La France et l’Allemagne sont sur le point de dévoiler leur alternative à la séparation patrimoniale des opérateurs énergétiques verticalement intégrés. Le projet prévoit que le réseau de transport soit strictement séparé des activités de production et de fourniture, mais que le tout soit maintenu sous la propriété des mêmes actionnaires. De vifs débats en perspective.
Contexte:
Les bouleversements structurels que la Commission souhaite provoquer chez les opérateurs historiques encore verticalement intégrés, tels qu’EDF ou GDF en France, suscitent les plus vives controverses en Europe, depuis la présentation par l’exécutif européen du troisième paquet énergie, le 19 septembre dernier (lire le dossier d’EurActiv).
En vue d’achever la libéralisation des marchés européens de l’électricité et du gaz, la Commission laisse en effet deux options aux Etats membres.
1. Obliger les grandes compagnies énergétiques à se défaire de leurs actifs de transport, d’électricité et de stockage du gaz afin de séparer ces activités de la production et de la commercialisation d’énergie («séparation de la propriété»),
2.Permettre aux entreprises de conserver la propriété de leurs actifs de distribution, mais en confier la gestion à un opérateur indépendant de système (ISO) chargé des décisions d’investissement et des décisions commerciales.
La France et l’Allemagne se sont vivement opposées à ces propositions et ont été suivies par un groupe d’Etats suffisant pour former une minorité de blocage, incluant le Luxembourg, la Grèce, l’Autriche, la Bulgarie, Chypre et la Slovaquie.
Enjeux:
La Commission a donc invité ces Etats membres à formuler le plus rapidement possible une alternative.
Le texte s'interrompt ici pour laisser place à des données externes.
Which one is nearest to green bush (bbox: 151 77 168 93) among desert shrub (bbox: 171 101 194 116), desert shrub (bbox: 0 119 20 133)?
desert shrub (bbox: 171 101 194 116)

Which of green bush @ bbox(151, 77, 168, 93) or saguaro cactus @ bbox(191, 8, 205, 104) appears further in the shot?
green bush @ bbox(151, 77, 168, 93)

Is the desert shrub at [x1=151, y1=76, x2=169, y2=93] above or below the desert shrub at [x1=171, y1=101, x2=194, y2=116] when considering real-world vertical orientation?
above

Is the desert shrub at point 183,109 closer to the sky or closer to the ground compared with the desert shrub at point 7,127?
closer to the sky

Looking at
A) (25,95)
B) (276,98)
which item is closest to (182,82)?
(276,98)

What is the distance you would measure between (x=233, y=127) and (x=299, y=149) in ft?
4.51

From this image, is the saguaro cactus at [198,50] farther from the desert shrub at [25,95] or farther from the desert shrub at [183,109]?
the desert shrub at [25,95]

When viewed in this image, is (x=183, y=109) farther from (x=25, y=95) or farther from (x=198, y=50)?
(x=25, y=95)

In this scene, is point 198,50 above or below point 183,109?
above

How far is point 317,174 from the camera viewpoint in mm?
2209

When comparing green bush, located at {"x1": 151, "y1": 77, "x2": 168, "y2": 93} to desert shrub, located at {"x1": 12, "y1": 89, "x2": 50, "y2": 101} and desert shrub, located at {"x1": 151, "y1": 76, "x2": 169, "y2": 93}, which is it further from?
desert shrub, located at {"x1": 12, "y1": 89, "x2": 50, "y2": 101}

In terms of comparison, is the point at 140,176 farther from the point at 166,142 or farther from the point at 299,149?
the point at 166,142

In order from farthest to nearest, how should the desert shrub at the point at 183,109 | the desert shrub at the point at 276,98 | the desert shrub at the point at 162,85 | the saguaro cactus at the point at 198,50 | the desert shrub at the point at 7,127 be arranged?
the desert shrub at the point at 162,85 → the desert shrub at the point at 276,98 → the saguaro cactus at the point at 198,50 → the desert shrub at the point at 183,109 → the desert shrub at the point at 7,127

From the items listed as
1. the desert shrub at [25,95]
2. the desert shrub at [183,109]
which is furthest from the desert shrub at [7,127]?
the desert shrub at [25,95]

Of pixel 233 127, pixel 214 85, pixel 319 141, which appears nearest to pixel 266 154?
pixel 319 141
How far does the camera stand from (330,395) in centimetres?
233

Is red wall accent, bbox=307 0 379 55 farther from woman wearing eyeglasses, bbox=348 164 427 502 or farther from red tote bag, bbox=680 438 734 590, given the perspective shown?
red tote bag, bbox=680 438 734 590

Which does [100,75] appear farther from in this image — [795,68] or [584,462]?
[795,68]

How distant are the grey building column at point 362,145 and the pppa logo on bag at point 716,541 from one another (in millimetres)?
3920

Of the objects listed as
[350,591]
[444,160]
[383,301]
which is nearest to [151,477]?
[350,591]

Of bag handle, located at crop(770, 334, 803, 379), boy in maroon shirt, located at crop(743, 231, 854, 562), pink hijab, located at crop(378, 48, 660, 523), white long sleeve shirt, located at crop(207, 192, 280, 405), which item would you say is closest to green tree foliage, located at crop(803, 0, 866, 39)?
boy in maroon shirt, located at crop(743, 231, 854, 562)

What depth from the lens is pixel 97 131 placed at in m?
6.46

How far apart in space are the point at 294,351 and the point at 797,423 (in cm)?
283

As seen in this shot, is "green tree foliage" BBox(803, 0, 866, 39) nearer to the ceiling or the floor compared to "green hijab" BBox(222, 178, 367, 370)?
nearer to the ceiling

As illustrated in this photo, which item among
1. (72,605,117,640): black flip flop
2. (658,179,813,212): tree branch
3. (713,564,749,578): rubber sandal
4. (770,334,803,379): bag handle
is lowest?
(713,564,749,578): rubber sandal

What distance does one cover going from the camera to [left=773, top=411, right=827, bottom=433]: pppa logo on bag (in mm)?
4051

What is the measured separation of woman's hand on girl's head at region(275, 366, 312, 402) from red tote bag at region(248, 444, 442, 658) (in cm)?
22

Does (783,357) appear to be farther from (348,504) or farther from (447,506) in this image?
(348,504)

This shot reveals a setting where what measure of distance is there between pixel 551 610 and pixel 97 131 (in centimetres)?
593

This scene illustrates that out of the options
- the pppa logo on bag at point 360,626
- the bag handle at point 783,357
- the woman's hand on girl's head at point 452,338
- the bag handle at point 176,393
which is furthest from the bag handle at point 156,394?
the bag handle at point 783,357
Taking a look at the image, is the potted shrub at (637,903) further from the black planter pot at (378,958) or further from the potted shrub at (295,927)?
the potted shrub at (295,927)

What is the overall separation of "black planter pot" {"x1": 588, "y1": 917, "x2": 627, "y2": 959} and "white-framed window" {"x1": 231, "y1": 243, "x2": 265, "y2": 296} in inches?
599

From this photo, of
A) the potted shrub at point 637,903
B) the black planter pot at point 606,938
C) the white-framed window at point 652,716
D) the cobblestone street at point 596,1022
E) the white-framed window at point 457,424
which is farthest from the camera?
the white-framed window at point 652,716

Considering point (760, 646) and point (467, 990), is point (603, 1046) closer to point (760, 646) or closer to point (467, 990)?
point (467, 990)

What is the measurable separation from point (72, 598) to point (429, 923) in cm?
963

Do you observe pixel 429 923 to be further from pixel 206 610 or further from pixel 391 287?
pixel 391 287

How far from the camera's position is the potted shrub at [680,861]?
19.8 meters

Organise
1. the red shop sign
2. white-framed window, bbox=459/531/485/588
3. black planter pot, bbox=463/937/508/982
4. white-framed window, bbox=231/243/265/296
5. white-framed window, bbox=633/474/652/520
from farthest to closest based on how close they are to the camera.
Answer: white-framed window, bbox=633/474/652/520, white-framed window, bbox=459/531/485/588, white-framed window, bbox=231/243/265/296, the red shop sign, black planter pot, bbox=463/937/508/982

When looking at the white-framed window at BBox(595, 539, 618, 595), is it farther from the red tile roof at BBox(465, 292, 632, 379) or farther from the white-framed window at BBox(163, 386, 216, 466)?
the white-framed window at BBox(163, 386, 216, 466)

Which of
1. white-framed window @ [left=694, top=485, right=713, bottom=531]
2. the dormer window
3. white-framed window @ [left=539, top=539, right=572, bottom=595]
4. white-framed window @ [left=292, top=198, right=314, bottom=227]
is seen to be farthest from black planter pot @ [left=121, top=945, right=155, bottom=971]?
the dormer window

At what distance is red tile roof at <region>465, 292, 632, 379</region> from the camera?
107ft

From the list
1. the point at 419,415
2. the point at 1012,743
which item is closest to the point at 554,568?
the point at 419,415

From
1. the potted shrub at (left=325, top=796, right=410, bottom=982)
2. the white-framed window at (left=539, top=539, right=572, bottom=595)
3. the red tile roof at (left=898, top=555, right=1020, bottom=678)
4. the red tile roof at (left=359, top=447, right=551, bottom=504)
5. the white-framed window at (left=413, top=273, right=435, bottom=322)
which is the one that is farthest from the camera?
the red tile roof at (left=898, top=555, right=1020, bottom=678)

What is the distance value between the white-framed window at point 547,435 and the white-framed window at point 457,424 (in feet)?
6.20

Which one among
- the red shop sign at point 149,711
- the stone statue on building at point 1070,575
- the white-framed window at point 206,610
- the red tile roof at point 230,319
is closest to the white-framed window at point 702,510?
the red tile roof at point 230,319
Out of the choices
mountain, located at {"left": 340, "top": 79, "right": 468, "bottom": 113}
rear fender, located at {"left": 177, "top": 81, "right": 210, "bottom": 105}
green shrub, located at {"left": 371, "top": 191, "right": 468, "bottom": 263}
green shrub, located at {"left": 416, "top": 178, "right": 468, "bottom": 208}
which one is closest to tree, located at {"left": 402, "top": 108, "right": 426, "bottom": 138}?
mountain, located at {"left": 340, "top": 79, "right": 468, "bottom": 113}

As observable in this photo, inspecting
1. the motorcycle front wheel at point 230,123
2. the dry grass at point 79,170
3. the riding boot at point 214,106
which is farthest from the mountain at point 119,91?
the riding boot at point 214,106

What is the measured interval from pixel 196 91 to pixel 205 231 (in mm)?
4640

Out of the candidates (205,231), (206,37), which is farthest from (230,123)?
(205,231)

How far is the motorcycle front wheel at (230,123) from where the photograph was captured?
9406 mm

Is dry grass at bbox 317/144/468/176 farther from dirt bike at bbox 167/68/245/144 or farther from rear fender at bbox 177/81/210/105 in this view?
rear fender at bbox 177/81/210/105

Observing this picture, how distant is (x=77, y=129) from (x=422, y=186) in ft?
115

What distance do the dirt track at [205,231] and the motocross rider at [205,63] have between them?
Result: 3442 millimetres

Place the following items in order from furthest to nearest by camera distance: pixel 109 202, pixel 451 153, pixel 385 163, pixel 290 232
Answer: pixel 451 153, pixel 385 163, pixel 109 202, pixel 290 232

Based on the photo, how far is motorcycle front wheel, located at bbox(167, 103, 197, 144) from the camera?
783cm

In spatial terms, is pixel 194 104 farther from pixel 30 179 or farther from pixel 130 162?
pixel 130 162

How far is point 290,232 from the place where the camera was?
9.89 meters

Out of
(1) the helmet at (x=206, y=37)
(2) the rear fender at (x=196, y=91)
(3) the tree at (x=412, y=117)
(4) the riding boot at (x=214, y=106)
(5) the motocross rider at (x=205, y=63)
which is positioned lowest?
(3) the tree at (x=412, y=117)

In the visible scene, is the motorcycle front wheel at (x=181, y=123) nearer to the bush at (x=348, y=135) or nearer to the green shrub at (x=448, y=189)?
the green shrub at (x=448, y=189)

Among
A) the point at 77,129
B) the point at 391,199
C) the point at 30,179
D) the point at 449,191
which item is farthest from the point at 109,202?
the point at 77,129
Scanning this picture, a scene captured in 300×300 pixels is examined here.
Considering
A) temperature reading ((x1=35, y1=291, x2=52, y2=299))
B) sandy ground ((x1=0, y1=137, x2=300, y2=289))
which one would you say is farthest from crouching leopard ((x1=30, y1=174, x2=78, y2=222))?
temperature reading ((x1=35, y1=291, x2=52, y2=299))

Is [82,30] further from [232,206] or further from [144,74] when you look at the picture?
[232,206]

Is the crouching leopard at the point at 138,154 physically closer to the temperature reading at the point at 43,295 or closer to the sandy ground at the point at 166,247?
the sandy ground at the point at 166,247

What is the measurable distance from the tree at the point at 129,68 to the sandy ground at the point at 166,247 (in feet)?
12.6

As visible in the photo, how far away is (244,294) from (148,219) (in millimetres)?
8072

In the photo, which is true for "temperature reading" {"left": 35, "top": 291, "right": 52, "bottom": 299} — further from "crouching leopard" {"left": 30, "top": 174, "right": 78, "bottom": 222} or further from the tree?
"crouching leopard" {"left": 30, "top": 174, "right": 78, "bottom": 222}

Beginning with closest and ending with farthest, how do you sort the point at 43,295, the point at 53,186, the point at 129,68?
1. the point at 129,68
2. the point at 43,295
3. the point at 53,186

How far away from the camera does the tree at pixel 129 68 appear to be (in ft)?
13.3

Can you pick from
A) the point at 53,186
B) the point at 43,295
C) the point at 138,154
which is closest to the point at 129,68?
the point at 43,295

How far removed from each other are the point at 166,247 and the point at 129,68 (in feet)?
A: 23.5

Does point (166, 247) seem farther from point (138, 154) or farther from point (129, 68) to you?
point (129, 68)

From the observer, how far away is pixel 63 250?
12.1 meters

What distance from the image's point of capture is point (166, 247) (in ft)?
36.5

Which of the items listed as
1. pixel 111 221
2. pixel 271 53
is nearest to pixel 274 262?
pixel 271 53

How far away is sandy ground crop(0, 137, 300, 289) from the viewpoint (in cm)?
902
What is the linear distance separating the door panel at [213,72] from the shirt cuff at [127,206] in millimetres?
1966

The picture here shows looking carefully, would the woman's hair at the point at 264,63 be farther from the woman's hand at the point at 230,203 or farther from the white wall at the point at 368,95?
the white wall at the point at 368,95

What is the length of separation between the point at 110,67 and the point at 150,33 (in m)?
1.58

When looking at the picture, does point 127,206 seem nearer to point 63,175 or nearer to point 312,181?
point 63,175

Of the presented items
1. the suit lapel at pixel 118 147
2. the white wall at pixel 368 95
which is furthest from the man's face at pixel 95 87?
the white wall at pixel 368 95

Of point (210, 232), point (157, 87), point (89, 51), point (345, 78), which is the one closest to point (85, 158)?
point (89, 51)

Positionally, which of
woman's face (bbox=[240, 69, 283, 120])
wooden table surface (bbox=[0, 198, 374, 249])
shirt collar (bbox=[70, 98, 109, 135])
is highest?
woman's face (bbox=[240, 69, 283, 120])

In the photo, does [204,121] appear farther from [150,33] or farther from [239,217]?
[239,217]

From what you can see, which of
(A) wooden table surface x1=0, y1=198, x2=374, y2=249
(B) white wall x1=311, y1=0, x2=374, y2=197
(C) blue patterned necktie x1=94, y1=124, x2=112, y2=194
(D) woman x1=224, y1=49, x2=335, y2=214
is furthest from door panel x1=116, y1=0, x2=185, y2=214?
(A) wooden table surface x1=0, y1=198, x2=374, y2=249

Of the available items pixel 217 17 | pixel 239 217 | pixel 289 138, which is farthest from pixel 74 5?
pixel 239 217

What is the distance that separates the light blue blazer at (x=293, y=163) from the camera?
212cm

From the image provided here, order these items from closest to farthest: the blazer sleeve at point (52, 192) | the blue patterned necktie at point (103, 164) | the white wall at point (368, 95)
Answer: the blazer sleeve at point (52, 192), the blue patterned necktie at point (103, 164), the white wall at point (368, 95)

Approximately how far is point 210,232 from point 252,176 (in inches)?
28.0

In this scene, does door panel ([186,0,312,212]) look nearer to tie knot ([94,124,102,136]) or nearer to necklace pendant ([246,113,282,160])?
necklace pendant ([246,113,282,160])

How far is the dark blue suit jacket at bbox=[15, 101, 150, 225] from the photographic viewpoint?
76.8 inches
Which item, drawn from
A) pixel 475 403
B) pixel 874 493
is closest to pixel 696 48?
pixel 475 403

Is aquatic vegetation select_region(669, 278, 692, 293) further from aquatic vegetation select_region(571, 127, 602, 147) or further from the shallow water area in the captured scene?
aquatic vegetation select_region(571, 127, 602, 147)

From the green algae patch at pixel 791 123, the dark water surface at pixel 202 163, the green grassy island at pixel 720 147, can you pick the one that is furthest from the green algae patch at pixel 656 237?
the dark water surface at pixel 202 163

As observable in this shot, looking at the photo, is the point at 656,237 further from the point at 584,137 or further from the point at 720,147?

Le commissaire européen à l’Energie, Andris Piebalgs, a toutefois précisé que cette «troisième voie» devrait «nécessairement être proche des propositions de la Commission», puisque «toute solution nécessiterait de toute façon des changements de structure semblables à ceux proposés».
La France et l’Allemagne se sont attelées à la formulation d’une proposition commune, qui devrait être dévoilée avant la fin du mois. Sa teneur en est néanmoins déjà connue. Un document de travail obtenu par EU Observer suggérerait que le réseau de transport soit strictement séparé des autres activités (production et fournitures) des entreprises énergétiques, mais puisse être détenu par les mêmes actionnaires.
Ce document préciserait que «tous les actifs de transport seront détenus par le gestionnaire de réseau de transport (GRT)», qui «aura sa propre identité, différente de celle de l’entreprise verticalement intégrée avec une politique de communication et de marque différente». Le projet franco-allemand imposerait également que le personnel du GRT soit strictement distinct de celui du reste de l’opérateur historique.
Avant de la rendre publique, la France et l’Allemagne devraient soumettre leur proposition aux autres Etats opposés aux plans de la Commission.
En maintenant l’ensemble des activités sous la propriété des mêmes actionnaires, cette alternative franco-allemande se distingue très clairement de la dissociation complète du réseau de transport voulue par la Commission, et soutenue par un nombre significatif d’Etats membres. Même si l’exécutif européen souhaite que son troisième paquet énergie soit définitivement adopté en juin 2008, les débats s’annoncent donc difficiles et pourraient se poursuivre au deuxième semestre lors de la présidence française de l’Union européenne.